La mission souhaite que les bénévoles soient davantage associés aux choix des équipements et que leurs contraintes et souhaits d'aménagements soient mieux pris en compte lors de la passation des marchés. En tant que premiers utilisateurs de ces équipements, la mission considère que les bénévoles doivent disposer d'un droit de regard. Le siège de la SNSM devrait par ailleurs être davantage à l'écoute des besoins des stations en terme d'équipements légers (semi-rigide, jet-ski) qui permettent des interventions plus rapides.

La mission estime nécessaire de renforcer la prise en charge des bénévoles par l'association . Une augmentation du forfait de défraiement (actuellement fixé à 20 euros par intervention) pourrait ainsi être envisagée car il permet aux stations dont les bénévoles ne souhaitent pas en bénéficier d'agglomérer des moyens qui, mis bout à bout, constituent une ressource intéressante.

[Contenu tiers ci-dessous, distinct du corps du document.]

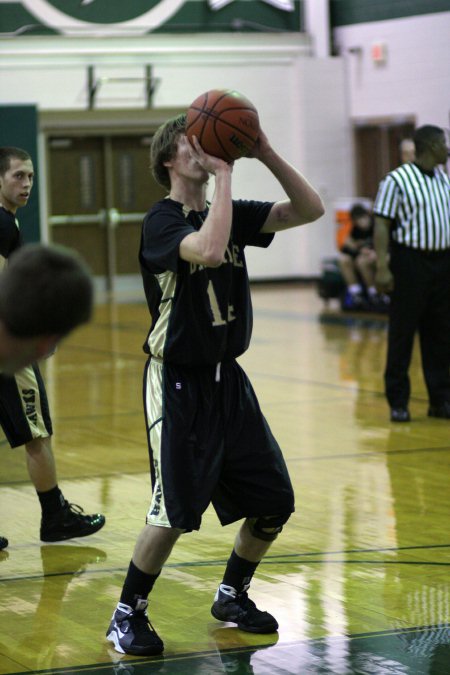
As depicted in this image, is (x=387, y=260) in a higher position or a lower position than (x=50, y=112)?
lower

La mission souligne également la nécessité de conduire un travail sur le démantèlement des navires de la SNSM , les rescapés du drame des Sables d'Olonne ayant notamment indiqué que ces navires n'étaient pas assurés et que le démantèlement du Jack Morisseau a été financé sur fonds propres.

Au-delà, la mission appelle à conduire une réflexion sur la meilleure réponse à apporter à la demande formulée par de nombreux sauveteurs de la SNSM qui souhaitent disposer de feux et d'avertisseurs sonores sur les véhicules des bénévoles opérationnels , tant voitures qu'engins à deux roues. Elle souligne la nécessité pour les bénévoles en opération d'avoir un accès libre aux parkings portuaires pour lesquels l'accès s'effectue via un badge et la lecture des plaques.

L'assermentation des patrons de canot constitue également une piste intéressante, pour les aider dans la gestion d'une fin d'opération ou lors d'une opération de sécurité.

La mission considère enfin qu'il est impératif, pour la SNSM, de soutenir les bénévoles dans la gestion des contentieux issus des opérations de sauvetage. Le siège de la SNSM devrait mieux accompagner les bénévoles visés par des procédures judiciaires pour des faits commis dans l'exercice de leurs missions.

3. Éviter un transfert supplémentaire sur les collectivités territoriales

A l'heure actuelle, les collectivités prennent en charge la surveillance des plages, les services d'incendie et de secours (SDIS) et contribuent au fonctionnement et aux investissements de la SNSM par des subventions et des soutiens en nature. L'aide des collectivités est même déterminante pour les investissements et peut représenter jusqu'à la moitié du financement (25 % par la région, 25 % par le département).

Pour la mission, dans un contexte budgétaire contraint , consécutif des baisses de dotations intervenues ces dernières années, il n'est pas envisageable de demander aux collectivités territoriales de prendre en charge une part plus importante de la mission de sauvetage en mer. Aux yeux du rapporteur, il n'est pas souhaitable de raidir l'organisation du sauvetage, qui fait déjà intervenir une pluralité d'intervenants, en transférant une responsabilité aux collectivités territoriales et en particulier aux maires, au-delà de la bande des 300 mètres.

En revanche, la mission souhaite qu'une plus grande transparence et une plus grande efficience soit recherchée par la SNSM dans ses liens avec les collectivités territoriales . Ainsi, une contractualisation des dépenses d'investissements et de fonctionnement entre les régions, les départements et la SNSM serait particulièrement souhaitable. Elle permettrait de garantir une meilleure information des élus sur les circuits financiers internes à la SNSM et les modalités de péréquation entre stations.

La mission recommande également aux collectivités territoriales d'utiliser des outils concrets , là où cela est possible , comme la mise à disposition de locaux, pour appuyer les sauveteurs en mer dans leurs missions. Les établissements portuaires font déjà de même et doivent être encouragés à poursuivre leur soutien à la SNSM. Une convention nationale pourrait être discutée et formalisée entre la SNSM, les associations d'élus et les autorités portuaires pour traduire le principe d'un soutien matériel de ces derniers à la SNSM.


* 58 Depuis 2012, un guide « Safetics la Checks-list des Marins », parrainé par le navigateur Armel Le Cléac'h, et recommandé par tous les acteurs du sauvetage en mer, est déjà utilisé par plus de 25 000 plaisanciers.